→ TEXTO DE ESTUDIO:
La realidad imitaba al arte.
Así que Roberto optó una mañana por salir a por tabaco y no volver nunca
más al hotel donde se alojaba la Magnani.
En Hollywood, el reputado director de Roma, ciudad abierta
une su desconocimiento del inglés con cierta impericia social y una
indiferencia absoluta por los figurones de Hollywood. No es,
precisamente, la alegría de la fiesta que Billy Wilder organiza en su casa. Necesitado de dólares, Rossellini proyecta Alemania, año cero en casa del productor Samuel Goldwyn.
Al pobre cofundador de la rugiente Metro-Goldwyn-Mayer le produce una
depresión absoluta la historia del pequeño nazi suicida.
Agarra bien
fuerte su cartera. Finalmente, Howard Hughes, propietario de RKO, pone la pasta para Stromboli, Terra di Dio. Poco después, la volcánica Magnani anuncia el nuevo proyecto en el que está trabajando: se titula Vulcano y su argumento es sospechosamente parecido al de Stromboli. Entrañable mujer.
«Durante
largo tiempo, más quizá del que nunca me admití a mí misma, algo había
muerto dentro de mí. Nunca supe qué era exactamente. Faltaba algo en mi
trabajo, en mi vida en casa…, de hecho en toda mi vida. Sin embargo,
fuera lo que fuese lo que estaba mal, no era lo suficiente como para
forzar un cambio. Hasta Roberto», explica Bergman en sus memorias.
Hasta Roberto. El divorcio entre la actriz y el ambicioso Lindstrom fue más bien desagradable.
Y los platos rotos los pagó su hija Pia.
Durante buena parte de su infancia y la totalidad de la adolescencia en
contadas ocasiones estuvo con su madre.
Como nos olvidamos ayer noche
los hábitos de moralista en el burdel, nos abstendremos de los juicios
de valor.
Solo podemos decir que los divorcios los carga el diablo. En
cambio, Rossellini tuvo pocos problemas para separarse de su esposa Marcella De Marchis.
De hecho se trataba de un matrimonio derruido años atrás.
Ingrid
y Roberto pudieron casarse mediante un rocambolesca boda por poderes
oficiada en México mientras ellos permanecían en una iglesia de Roma.
Al
cabo de poco tiempo se filtró la noticia —el taimado Hughes pasó la
bomba de relojería a la depredadora plumilla Louella Parsons— del
embarazo de Ingrid Bergman.
Y el escándalo estalló. Todo el puritanismo
yanqui en masa se alzó en contra de la actriz, que, según una versión
distorsionada de los hechos, había abandonado a esposo e hija para vivir
en pecado con un italiano filocomunista.
No ayudó a sofocar las iras de
los reaccionarios la imagen de castidad que Bergman había proyectado en
películas como Las campanas de Santa María o Juana de Arco. «La chica de al lado» era ahora a ojos pacatos una viciosa Jezabel.
Su carrera en Hollywood parecía estar acabada.
Bajo el volcán
Roberto, tout le monde va se dire, mais quel est le saligaud qui a éclairé cette merde? (François-Guillaume Lorrain, L’ année des volcans)

→ DATOS DISPONIBLES:

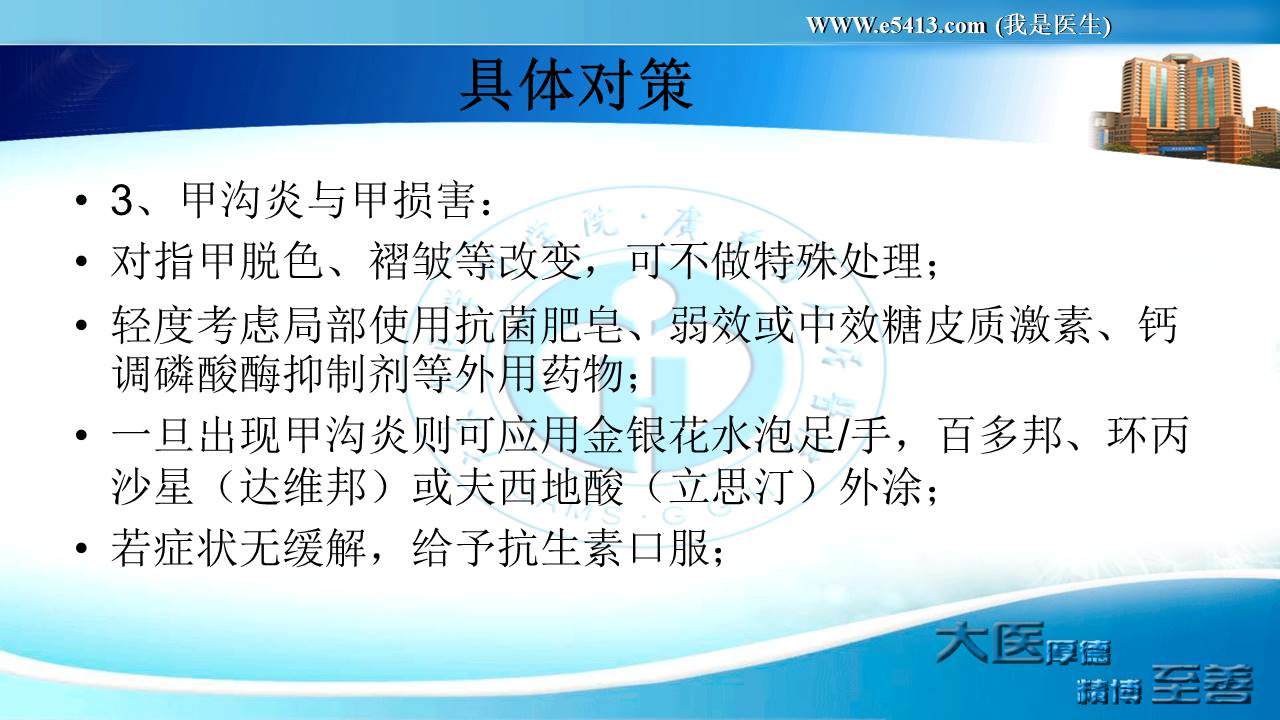 WWW.e5413.com (我是医生)

具体对策

• 3、甲沟炎与甲损害：
• 对指甲脱色、褶皱等改变，可不做特殊处理；
• 轻度考虑局部使用抗菌肥皂、弱效或中效糖皮质激素、钙调磷酸酶抑制剂等外用药物；
• 一旦出现甲沟炎则可应用金银花水泡足/手，百多邦、环丙沙星（达维邦）或夫西地酸（立思汀）外涂；
• 若症状无缓解，给予抗生素口服；

大医厚德
精博至善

→ LO QUE SE PIDE: Indica en qué país se ofició la boda por poderes de Ingrid y Roberto, según el texto de estudio. El listado es un material aparte, independiente del texto de estudio.

→ TAREA RESUELTA: En México, mientras ellos permanecían en una iglesia de Roma.